Although this project at the hospital didn’t develop as I had hoped, there have been other relationships I’ve been working to build and develop since arriving at site last August, which have slowly developed into actual working relationships where I can offer some of the skills and information I’ve come with to help support my community here. In February, I started to work regularly (once to twice monthly) with the hospital’s youth clinic, which is located in an altogether separate building from the main hospital. The purpose of the youth unit (SAAJ) is to provide a separate space and tailored care and services for adolescents and youth ages 13-24. The head nurse at the SAAJ welcomed my involvement with open arms, and has been a great connection to have here at site as I’ve introduced the unit to a less didactic and more interactive method of education around family planning, HIV and malaria provention, sexual and reproductive rights, nutrition and general physical, mental and emotional health of young people. As is the case with most of the work of volunteers, things often progress forward, and then take steps back before (hopefully) progressing forward again. Just yesterday I received a message from the nurse that from now on I should be in contact with a doctor for any plans for continued activities in the unit. I’ll just have to wait and see how this relationship changes and develops from here forward.

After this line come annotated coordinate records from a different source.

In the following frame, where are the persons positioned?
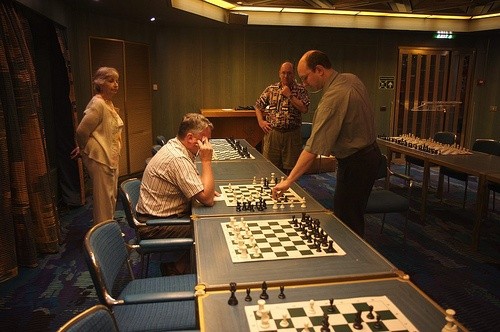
[272,50,380,239]
[255,62,311,176]
[70,67,124,226]
[136,113,215,242]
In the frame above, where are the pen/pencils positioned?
[196,138,206,157]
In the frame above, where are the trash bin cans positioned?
[302,121,312,146]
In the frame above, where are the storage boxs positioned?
[304,156,336,174]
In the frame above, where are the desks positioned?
[196,275,471,332]
[191,212,404,291]
[195,160,288,182]
[200,108,268,150]
[194,149,270,162]
[376,138,500,250]
[191,180,330,217]
[190,138,255,150]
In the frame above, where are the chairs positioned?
[404,132,457,193]
[83,219,200,332]
[439,139,500,209]
[57,304,120,332]
[119,178,195,278]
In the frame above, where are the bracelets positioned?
[288,94,293,99]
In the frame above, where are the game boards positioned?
[244,294,425,332]
[219,180,304,206]
[220,215,347,264]
[378,132,473,156]
[205,138,257,162]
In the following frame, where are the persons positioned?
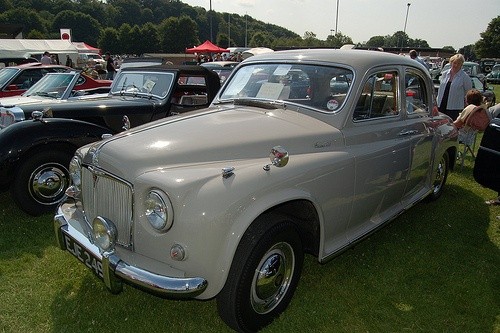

The other connection that is still fragile – as it is still very new – is one started with a primary school about an hour’s walk from my home, and located in the same community as my community based organization, Tsinela. The school Director and the Director of Education (Chefe do Programas) have both welcomed me in to offer health-related activities with the students at the school, and have also opened up potential to work with staff as well in matters related to health. I’ve been able to arrange one meeting so far – just two weeks ago – with a small group of 6 girls who are participating in a group created specifically to focus on health and leadership for girls in our communities. The first meeting was brief, but it was a nice opportunity for us to begin getting to know one another and discuss what we are hoping to do during our time together. I’m also working with the school to identify a Moçambican woman (ideally) who will be my counterpart in this partnership, so that there is potential to increase the capacity of the work with girls in the community, by joining competencies and developing a structure that can and will continue after I leave. I’m still unsure how often we will be gathering – it’s always one step at a time here. This, however,being flexible is paramount and why celebrating each step is critical. I’m hopeful that this relationship and the work we’ve begun will continue.